The plan also spells out roles and responsibilities of all levels of Government right up to Panchayat and Urban Local Body level in a matrix format.
What is the magnitude of the challenge?
India is extremely vulnerable to many natural disasters. Reasons being geological hazard sensitivity in various zones, high population, poor socio-economic conditions and unpredictable growth rate.
On the top are environmental degradation and implications of climate change. Due to the unpredictability, a lot of natural disasters take place suddenly and it has become difficult to prevent or deal with them.
Several glitches in the plan have attracted the criticism of the Supreme Court, the Public Accounts Committee of Parliament and the Comptroller and Auditor General.
The plan lacks a practical roadmap with clear aims, timelines and ideas of how resources shall be mobilized. Focusing on the Himalayan states is a necessity. The ongoing process of the mountains being formed by the movement of Indian sub-continent plate against the Asian plate creates a lot of pressure which releases in the form of earthquakes and seismic vibrations.

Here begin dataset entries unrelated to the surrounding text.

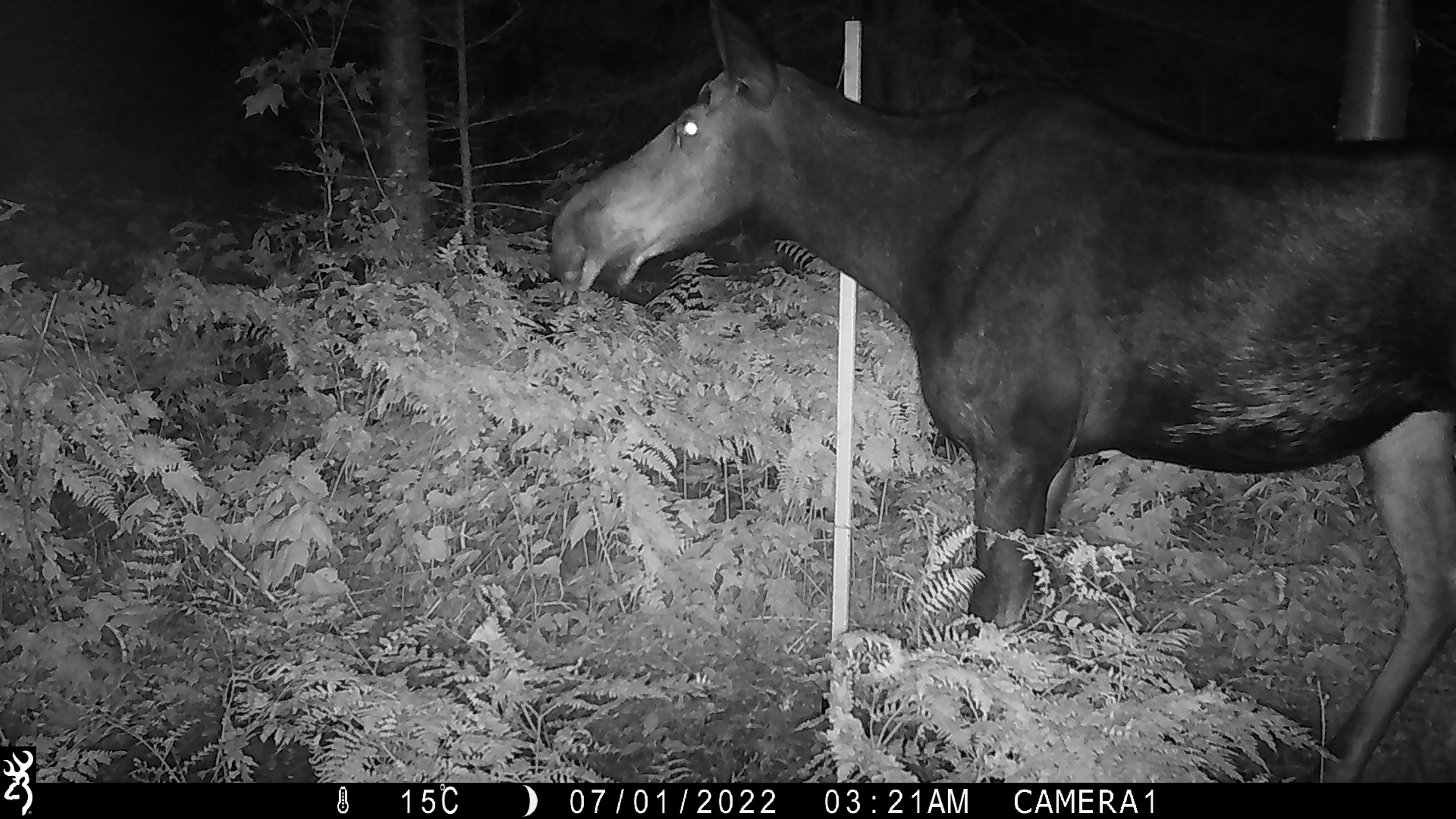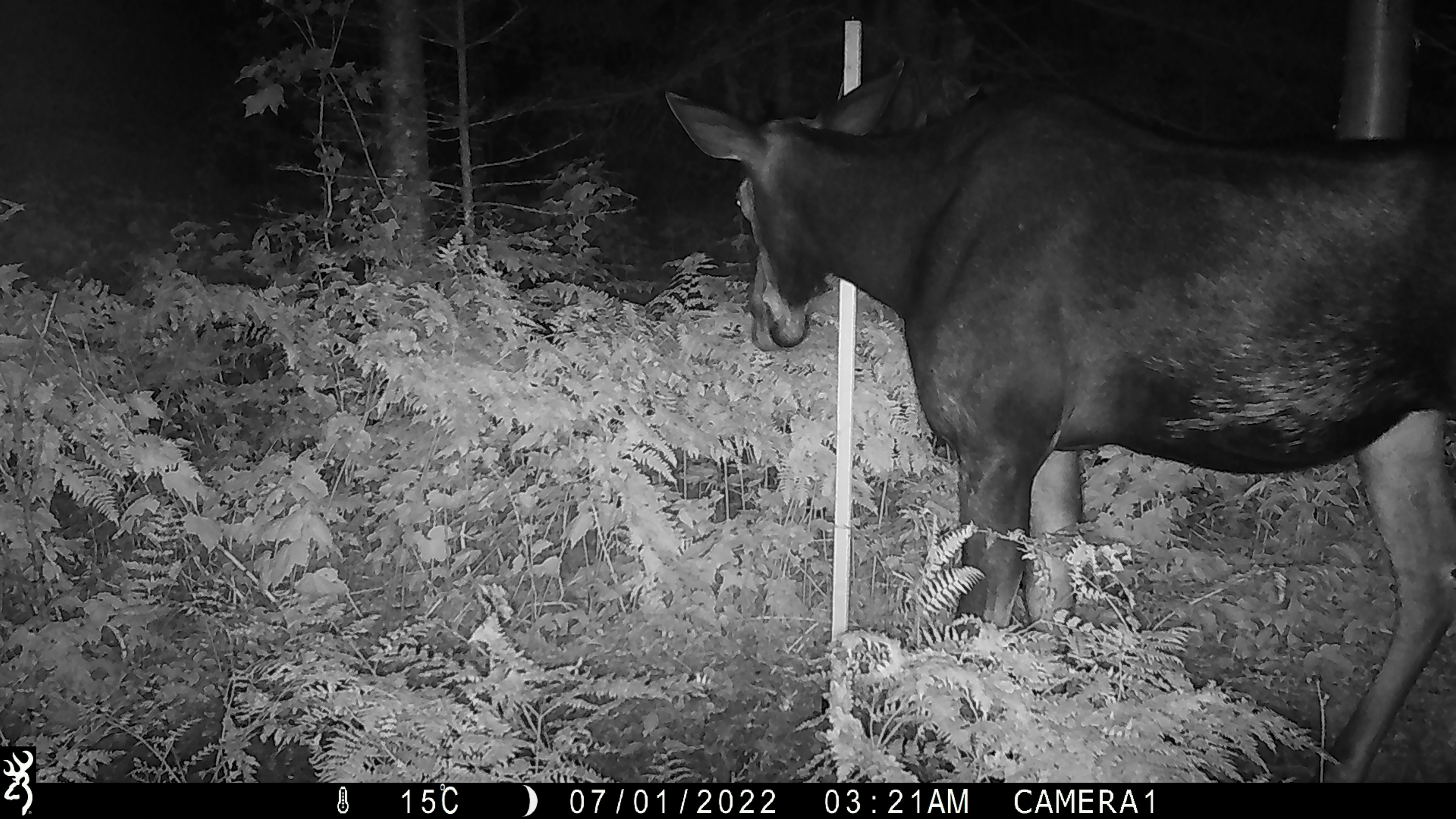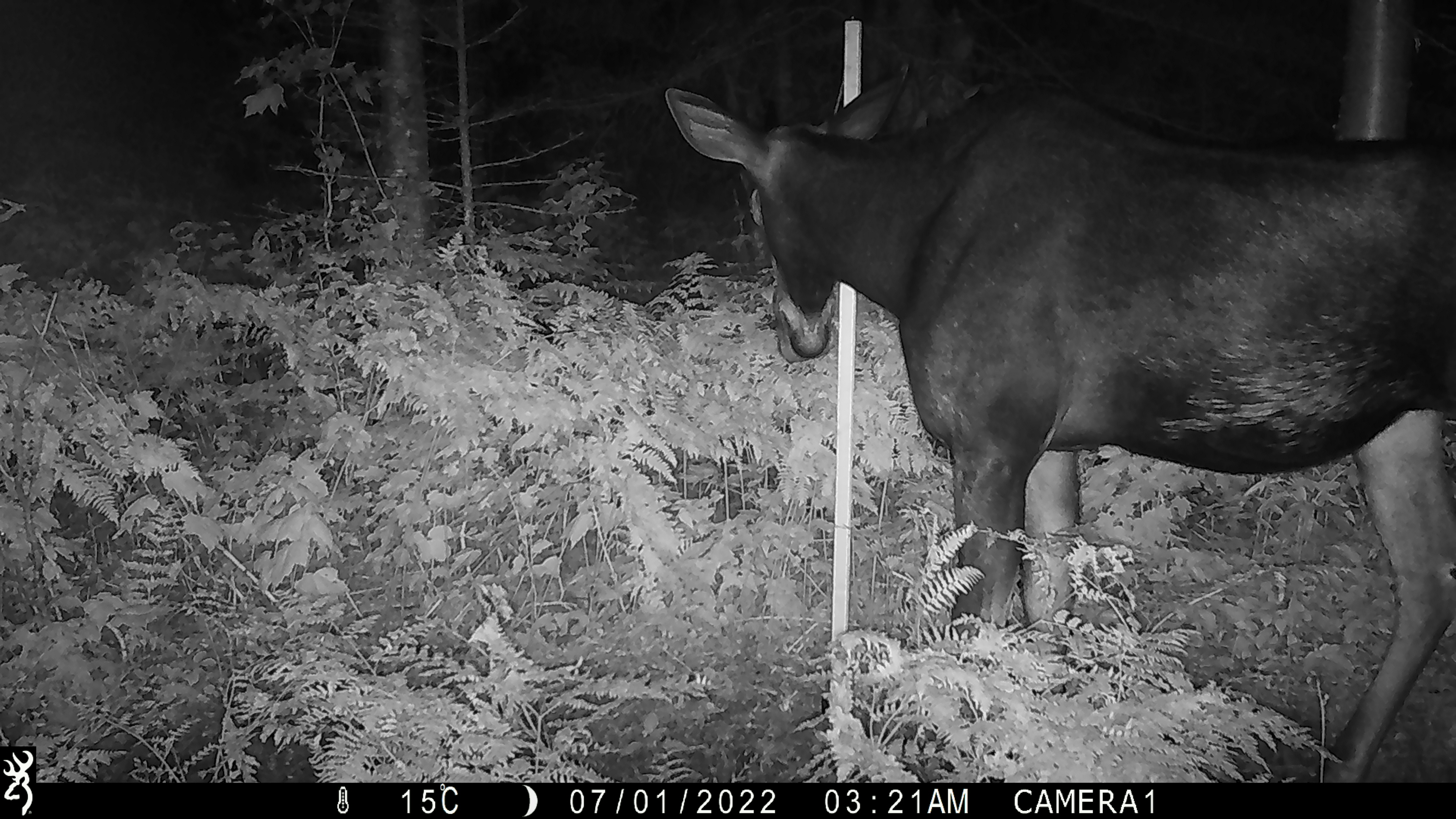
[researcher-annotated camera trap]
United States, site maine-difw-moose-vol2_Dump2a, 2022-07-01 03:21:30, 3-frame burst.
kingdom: Animalia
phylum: Chordata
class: Mammalia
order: Artiodactyla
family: Cervidae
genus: Alces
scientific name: Alces alces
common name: moose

As almost over 40 million individuals reside in the Himalayan region, it is at great risk. It is extremely necessary to enhance the resilience plan in certain areas.
Proper execution and implementation of the plan will take place only if all the vulnerabilities of areas, individuals and communities are taken into consideration. Livelihoods of people living in disaster-prone areas need strengthening measures so that they can cope with the force of the disaster.